El silencio, otra constante, lo empuja hacia adentro y no hay televisión en los cuartos. Si no puede pasarse sin TV hay un reservado con DirecTV habitualmente apagado o con el sonido bajo. Duvall también fue dueño de un restorán, el Rail Stop en Plains, donde uno de los platos recomendados era el pastel de cangrejo, una receta de su abuela que descendía del general Robert E. Lee. No estaba la guerra sólo en los ancestros maternos porque su propio padre fue el almirante William H. Duvall y él mismo combatió en Corea.
Luciana también aporta lo propio con platos del Norte y el amor a la aventura porque su abuela, Susana Ferrari Billinghurst, fue una de las primeras aviadoras argentinas en los años 30 con las intrépidas y sus máquinas voladoras.


Para 14 sin niños

Hay disciplina para los huéspedes que deben elegir el lugar en que desean desayunar, tomar la merienda y la hora para almorzar o cenar porque se cocina en el momento. Cada pareja o grupo lo hace a su tiempo. No hay microondas ni parrilla marcada. Se puede elegir la galería, si el día está bueno, o cuatro alternativas en el interior. El comedor grande, que tiene una pizarra con un poema distinto cada día, habitualmente dedicado a las flores.
Otro pequeño, de diario con hogar encendido, y al lado la cocina a la vista con la mesa del chef. Pero mi lugar preferido estaba junto al living, frente al gran ventanal, abierto a la naturaleza que parecía un cuadro. Cada uno decide el lugar pero no lo comparte con otras personas porque, privilegio del pequeño número (a lo sumo 14 huéspedes sin niños) la atención es absolutamente individual. Lo mismo que el menú gourmet con pocos platos especiales acompañados por una buena selección de vinos salteños, desde el legendario Torrontés hasta el mejor Malbec que ahora gana premios en serie en el mundo con botellas de cien dólares.
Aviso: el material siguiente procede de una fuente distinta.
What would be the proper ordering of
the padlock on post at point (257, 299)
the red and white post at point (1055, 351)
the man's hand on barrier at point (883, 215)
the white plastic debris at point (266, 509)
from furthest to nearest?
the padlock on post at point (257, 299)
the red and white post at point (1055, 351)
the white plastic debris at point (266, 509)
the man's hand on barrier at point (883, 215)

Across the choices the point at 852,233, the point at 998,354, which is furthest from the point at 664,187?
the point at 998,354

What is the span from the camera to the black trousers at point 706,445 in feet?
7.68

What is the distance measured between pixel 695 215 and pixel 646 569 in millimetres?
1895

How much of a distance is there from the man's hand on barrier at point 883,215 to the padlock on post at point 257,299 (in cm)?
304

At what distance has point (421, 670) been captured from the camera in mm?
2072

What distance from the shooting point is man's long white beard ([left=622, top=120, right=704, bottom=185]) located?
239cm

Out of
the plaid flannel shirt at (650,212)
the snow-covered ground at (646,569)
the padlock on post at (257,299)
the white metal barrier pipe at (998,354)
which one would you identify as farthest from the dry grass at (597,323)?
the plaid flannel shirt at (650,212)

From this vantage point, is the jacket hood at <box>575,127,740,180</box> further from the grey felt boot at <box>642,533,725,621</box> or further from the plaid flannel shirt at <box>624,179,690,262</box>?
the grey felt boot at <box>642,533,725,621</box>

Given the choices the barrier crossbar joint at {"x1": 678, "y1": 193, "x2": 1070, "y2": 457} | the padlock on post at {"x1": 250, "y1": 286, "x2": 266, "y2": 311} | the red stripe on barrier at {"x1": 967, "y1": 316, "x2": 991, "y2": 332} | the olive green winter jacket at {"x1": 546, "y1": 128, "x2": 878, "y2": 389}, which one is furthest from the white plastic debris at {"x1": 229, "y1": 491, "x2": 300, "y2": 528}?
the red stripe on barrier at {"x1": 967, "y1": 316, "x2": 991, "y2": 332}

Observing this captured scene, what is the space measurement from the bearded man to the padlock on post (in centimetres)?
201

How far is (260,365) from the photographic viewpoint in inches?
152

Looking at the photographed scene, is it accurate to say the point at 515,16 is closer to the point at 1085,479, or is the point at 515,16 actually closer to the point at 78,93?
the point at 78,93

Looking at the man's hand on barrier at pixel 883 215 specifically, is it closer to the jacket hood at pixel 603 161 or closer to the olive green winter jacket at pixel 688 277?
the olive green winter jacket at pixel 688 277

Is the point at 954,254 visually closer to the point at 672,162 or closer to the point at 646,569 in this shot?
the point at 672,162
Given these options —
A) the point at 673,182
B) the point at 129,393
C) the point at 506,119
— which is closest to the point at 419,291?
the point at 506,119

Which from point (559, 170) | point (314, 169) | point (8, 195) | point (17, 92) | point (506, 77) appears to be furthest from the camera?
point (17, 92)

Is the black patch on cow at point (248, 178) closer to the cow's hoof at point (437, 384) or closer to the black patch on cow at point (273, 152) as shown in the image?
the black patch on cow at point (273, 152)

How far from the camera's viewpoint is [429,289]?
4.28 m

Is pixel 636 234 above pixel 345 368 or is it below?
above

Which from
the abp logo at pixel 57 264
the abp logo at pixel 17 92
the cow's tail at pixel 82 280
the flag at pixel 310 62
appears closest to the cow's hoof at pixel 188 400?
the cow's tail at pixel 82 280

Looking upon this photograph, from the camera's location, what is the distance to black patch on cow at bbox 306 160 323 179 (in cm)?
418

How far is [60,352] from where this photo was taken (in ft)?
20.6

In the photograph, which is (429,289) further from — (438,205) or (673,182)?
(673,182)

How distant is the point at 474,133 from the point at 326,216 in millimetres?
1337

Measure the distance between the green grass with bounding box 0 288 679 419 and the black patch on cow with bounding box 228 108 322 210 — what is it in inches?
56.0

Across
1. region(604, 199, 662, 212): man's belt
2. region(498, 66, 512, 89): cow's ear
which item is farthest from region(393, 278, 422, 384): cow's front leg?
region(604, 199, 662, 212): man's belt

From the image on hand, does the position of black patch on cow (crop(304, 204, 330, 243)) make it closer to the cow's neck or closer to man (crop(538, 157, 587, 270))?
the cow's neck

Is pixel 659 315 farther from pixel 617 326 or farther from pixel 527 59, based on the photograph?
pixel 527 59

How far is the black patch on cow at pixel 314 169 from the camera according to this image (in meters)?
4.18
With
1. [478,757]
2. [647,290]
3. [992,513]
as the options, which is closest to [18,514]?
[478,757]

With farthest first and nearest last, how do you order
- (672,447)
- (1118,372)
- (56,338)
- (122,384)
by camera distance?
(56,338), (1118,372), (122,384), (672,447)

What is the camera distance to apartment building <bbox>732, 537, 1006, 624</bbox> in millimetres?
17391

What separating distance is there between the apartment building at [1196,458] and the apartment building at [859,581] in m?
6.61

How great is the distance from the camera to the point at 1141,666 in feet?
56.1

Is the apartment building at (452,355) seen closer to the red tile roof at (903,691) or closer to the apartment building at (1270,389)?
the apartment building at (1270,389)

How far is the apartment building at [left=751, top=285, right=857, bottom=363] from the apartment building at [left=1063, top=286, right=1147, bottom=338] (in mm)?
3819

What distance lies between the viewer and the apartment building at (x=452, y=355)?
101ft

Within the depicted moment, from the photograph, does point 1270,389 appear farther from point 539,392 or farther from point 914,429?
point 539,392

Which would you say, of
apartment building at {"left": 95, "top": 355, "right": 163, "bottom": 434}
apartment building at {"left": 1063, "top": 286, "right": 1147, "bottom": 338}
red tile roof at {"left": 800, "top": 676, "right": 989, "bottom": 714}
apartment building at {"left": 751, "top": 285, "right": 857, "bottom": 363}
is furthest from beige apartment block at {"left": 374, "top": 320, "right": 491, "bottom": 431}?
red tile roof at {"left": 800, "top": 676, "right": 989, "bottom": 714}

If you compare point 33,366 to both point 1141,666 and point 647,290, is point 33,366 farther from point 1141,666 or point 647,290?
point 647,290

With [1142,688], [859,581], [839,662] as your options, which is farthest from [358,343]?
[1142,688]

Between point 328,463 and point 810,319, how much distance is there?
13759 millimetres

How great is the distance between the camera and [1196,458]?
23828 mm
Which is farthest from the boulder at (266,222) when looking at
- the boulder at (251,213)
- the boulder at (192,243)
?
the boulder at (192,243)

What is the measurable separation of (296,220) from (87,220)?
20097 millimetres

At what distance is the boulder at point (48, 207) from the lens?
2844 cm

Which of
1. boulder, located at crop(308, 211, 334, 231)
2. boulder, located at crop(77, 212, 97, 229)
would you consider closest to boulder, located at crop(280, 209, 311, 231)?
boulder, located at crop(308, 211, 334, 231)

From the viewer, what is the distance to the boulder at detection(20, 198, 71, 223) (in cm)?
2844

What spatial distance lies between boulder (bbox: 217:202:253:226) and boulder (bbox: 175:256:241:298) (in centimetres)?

Hay una piscina grande, todavía no climatizada, que mira a la precordillera. Hay caballos para cabalgar o uno puede caminar hasta un río que pasa por la propiedad. No lejos de la casona se levantaron otros dos chalets, con el mismo estilo colonial, para familias con chicos. Y a cien metros un spa con tratamientos sofisticados, no sólo masajes sino para estimular la ampliación de los sentidos, las indulgencias al decir de los norteamericanos.